The OSCRE Industry Data ModelTM is a single, object-oriented, relational data model that comprises over a thousand entities and extensive code lists, attributes and associated codes and classifications. It covers the real estate asset life cycle from development to demolition, many global jurisdictions, and almost all asset classes. Navigating such a vast and deep resource could be complex. So we've made it simpler by classifying the content in several ways.
The most important classification of the Industry Data ModelTM is the Use Case. A Use Case is a subset of the data model that applies in a specific situation.
The picture opposite illustrates how each use case draws from the extensive data model shown underneath as a collection of nodes (entities or code lists) and relationships, and creates a subset for a specific situation - the shaded shape on the upper level of the diagram.
There are more than 130 use cases, each defining a subset that applies in its own unique context. Some of these use cases are small containing only twenty attributes, and some contain several thousand attributes.
To help identify the use cases that are relevant to a particular organization, each is classified to make it easy to filter the full list and quickly find the most relevant standards.
The classifications include:
- Function: This identifies the functional area that each use case applies to, for example Facilities Management or Portfolio Information Exchange.
- Project or working group: Standards are often developed is a collection of use cases that support a particular process, for example Development Handover. These use cases collections can be easily identified by the project or work group that developed them.
- Partner or organization: OSCRE routinely incorporates third party content where they exist into the Industry Data Model to provide a single source for standards. Sometimes this content also gives rise to specific use cases, and sometimes OSCRE partners with specific industry groups to develop new use cases.

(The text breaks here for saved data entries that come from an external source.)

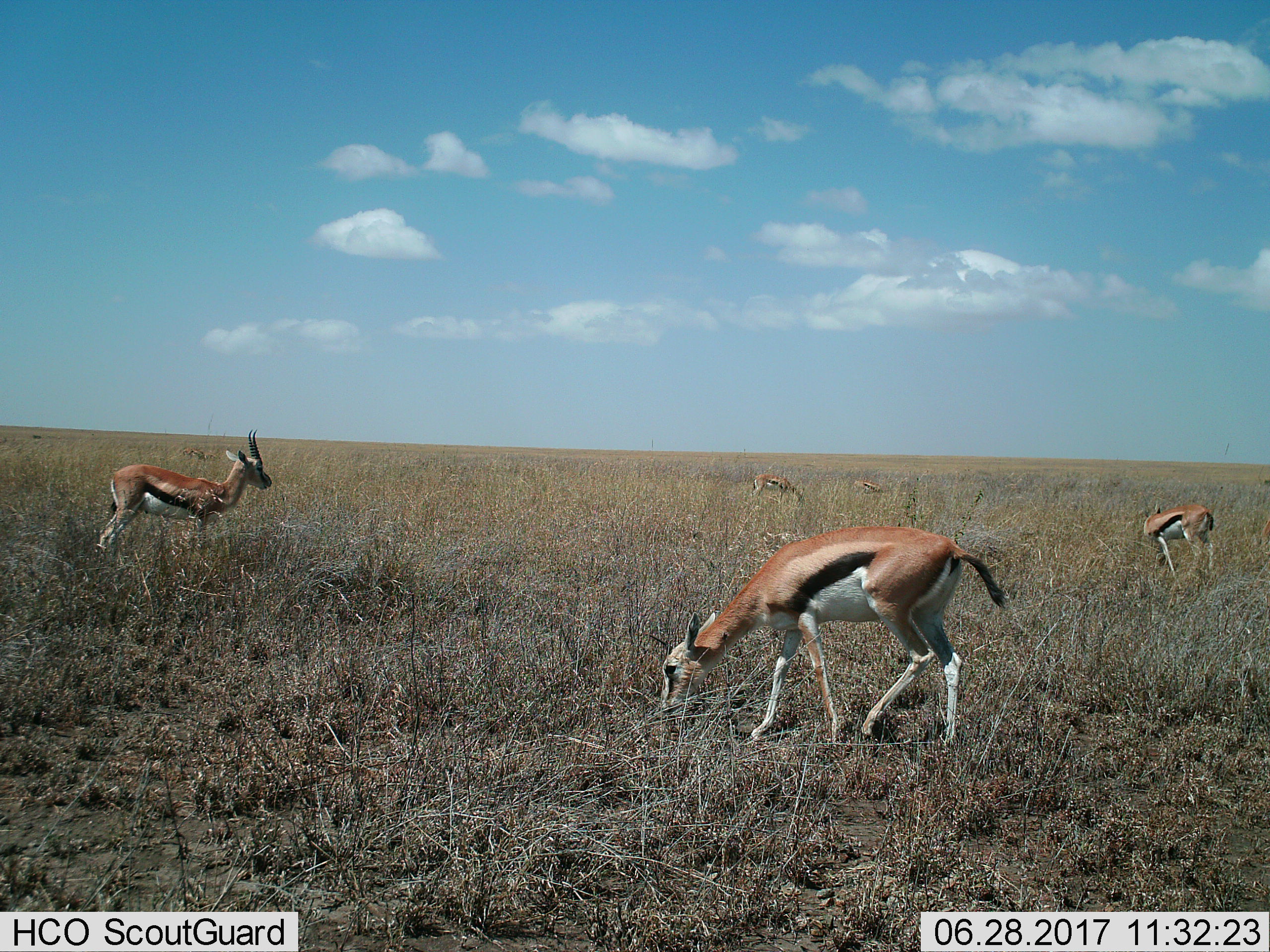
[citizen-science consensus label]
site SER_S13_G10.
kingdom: Animalia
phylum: Chordata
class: Mammalia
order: Artiodactyla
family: Bovidae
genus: Eudorcas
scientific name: Eudorcas thomsonii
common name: thomson's gazelle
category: gazellethomsons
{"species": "gazellethomsons (thomson's gazelle) (Eudorcas thomsonii)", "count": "5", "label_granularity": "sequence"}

- Type of standard: Use cases fall into one of two types: data model standards describe data at rest (e.g. stored in a database, perhaps for analytics, or representing a specific report or certificate) and data exchange standards describe data in motion (for example a transfer from one organization to another or from one system to another).
Each use case has its own metadata, and in many cases this includes the stakeholders it applies to, or activities it supports, and specific benefits. Use cases also have 'renditions' - particular formats that describe the contents of the use case - to support their implementation. These renditions typically include formats like JSON, XML and Excel.
OSCRE Industry Data ModelTM
While use cases are a convenient way of finding specific content, and are the way in which specific standards are delivered, the entire IDM is actually greater than the sum of these parts.
There are three reasons for this:
- The IDMTM contains definitions and codes that are not used in any specific use case, but are terms that have been defined in the course of developing use cases.
- Use cases that are rendered as JSON or XML schemas are necessarily simplified to be hierarchical, even though the underlying data model is relational. From a technical perspective this means determining the direction of each association between entities in each use case so that aggregation associations can be converted to composition associations.
- When a use case selects its subset of the full IDM, this not only means a subset of the entities, but also a subset of the attributes on those entities, and a subset of the codes on each code list. When browsing the definitions in a use case, the number of attributes or codes that are omitted from that particular use case but that exist in the full data model is shown as a footnote.